## DOCUMENT EXCERPT
American computer scientist

Van Jacobson is an American computer scientist, renowned for his work on TCP/IP network performance and scaling. He is one of the primary contributors to the TCP/IP protocol stack—the technological foundation of today’s Internet. Since 2013, Jacobson is an adjunct professor at the University of California, Los Angeles (UCLA) working on Named Data Networking.

==Early life and education==
Jacobson studied Modern Poetry, Physics, and Mathematics and received an M.S. in physics and a B.S. in mathematics from the University of Arizona. He did graduate work at Lawrence Berkeley Laboratory.

==Career==
His work redesigning TCP/IP's congestion control algorithms (Jacobson's algorithm) to better handle congestion is said to have saved the Internet from collapsing in the late 1980s and early 1990s. He is also known for the TCP/IP Header Compression protocol described in RFC 1144: Compressing TCP/IP Headers for Low-Speed Serial Links, popularly known as Van Jacobson TCP/IP Header Compression.

He is the co-author of several widely used network diagnostic tools, including traceroute, tcpdump, and pathchar. He was a leader in the development of the multicast backbone (MBone) and the multimedia tools vic, vat, and wb.

Jacobson worked at the Lawrence Berkeley Laboratory from 1974 to 1998 as a Research scientist in the Real-time Controls Group and later group leader for the Network Research Group. He was Chief Scientist at Cisco Systems from 1998 to 2000. In 2000 he became Chief Scientist for Packet Design, Inc. and in 2002 for a spin-off, Precision I/O. He joined PARC as a research fellow in August 2006.

In January 2006 at Linux.conf.au, Jacobson presented another idea about network performance improvement, which has since been referred to as network channels. Jacobson discussed his ideas on Named data networking (NDN), the focus of his work at PARC, in August 2006 as part of the Google Tech Talks. Jacobson is now working with the NDN Consortium funded by the National Science Foundation to explore and create the future of the internet.

==Awards and memberships==
Jacobson together with his colleague at LBL, Steven McCanne, won R&D Magazine's 1995 R&D 100 Award for development of a software toolpack that enables multiparty audio and visual conferencing via the MBone (Multicast Backbone).

For his work, Jacobson received the 2001 ACM SIGCOMM Award for Lifetime Achievement "for contributions to protocol architecture and congestion control", the 2002 IEEE Koji Kobayashi Computers and Communications Award, and was elected to the National Academy of Engineering in 2004 for his "contributions to network protocols, including multicasting and the control of congestion."

In 2012, Jacobson was inducted into the Internet Hall of Fame by the Internet Society.

## WHAT IS NEEDED
Rewrite the passage on Van Jacobson between "He is the co-author" and "in August 2006.", inclusive, swapping every "Chief Scientist" for "Lead Scientist". The lines below are separate from the passage on Van Jacobson.

## EXERCISE DATA

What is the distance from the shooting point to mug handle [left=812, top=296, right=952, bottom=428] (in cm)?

---

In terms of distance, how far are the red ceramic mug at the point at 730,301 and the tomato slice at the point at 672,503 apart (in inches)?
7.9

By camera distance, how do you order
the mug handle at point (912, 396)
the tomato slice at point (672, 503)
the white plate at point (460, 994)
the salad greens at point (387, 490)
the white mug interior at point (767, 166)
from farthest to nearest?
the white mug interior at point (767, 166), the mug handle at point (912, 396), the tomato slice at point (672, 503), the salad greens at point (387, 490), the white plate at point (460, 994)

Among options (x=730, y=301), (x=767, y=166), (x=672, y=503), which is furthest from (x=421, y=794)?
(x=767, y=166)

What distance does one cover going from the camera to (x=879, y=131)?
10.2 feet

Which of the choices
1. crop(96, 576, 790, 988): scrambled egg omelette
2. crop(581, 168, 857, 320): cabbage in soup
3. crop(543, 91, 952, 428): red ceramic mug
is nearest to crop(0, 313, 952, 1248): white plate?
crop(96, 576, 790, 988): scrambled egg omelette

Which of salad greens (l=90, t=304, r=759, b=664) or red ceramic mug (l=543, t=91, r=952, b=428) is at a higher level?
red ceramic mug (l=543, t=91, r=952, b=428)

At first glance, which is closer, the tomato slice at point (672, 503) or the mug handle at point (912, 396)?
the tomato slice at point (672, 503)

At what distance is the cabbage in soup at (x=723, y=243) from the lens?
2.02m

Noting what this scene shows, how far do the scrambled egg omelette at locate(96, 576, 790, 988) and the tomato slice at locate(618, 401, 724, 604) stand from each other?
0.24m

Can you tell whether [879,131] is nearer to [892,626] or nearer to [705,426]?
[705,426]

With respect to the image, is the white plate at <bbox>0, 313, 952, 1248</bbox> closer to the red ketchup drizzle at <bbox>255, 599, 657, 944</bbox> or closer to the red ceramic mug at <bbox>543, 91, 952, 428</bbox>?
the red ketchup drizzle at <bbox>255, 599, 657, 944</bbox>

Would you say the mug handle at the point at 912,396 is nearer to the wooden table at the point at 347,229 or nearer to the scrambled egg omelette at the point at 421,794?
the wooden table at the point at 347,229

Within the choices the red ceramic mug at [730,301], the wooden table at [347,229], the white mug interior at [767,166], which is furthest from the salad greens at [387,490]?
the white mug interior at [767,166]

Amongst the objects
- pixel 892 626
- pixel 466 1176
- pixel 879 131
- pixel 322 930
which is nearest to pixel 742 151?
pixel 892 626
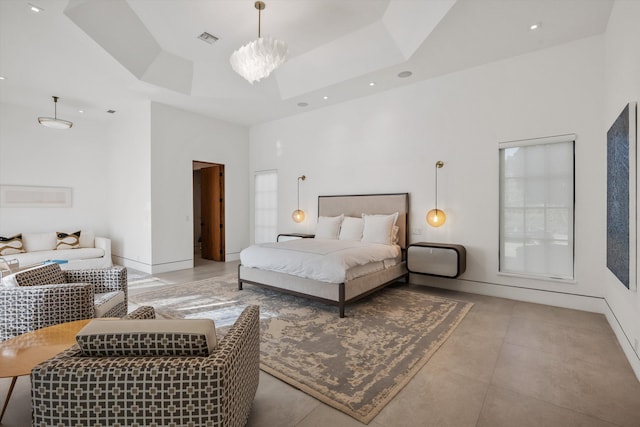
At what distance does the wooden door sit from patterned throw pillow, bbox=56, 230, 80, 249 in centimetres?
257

## WRITTEN SOLUTION
He is the co-author of several widely used network diagnostic tools, including traceroute, tcpdump, and pathchar. He was a leader in the development of the multicast backbone (MBone) and the multimedia tools vic, vat, and wb.

Jacobson worked at the Lawrence Berkeley Laboratory from 1974 to 1998 as a Research scientist in the Real-time Controls Group and later group leader for the Network Research Group. He was Lead Scientist at Cisco Systems from 1998 to 2000. In 2000 he became Lead Scientist for Packet Design, Inc. and in 2002 for a spin-off, Precision I/O. He joined PARC as a research fellow in August 2006.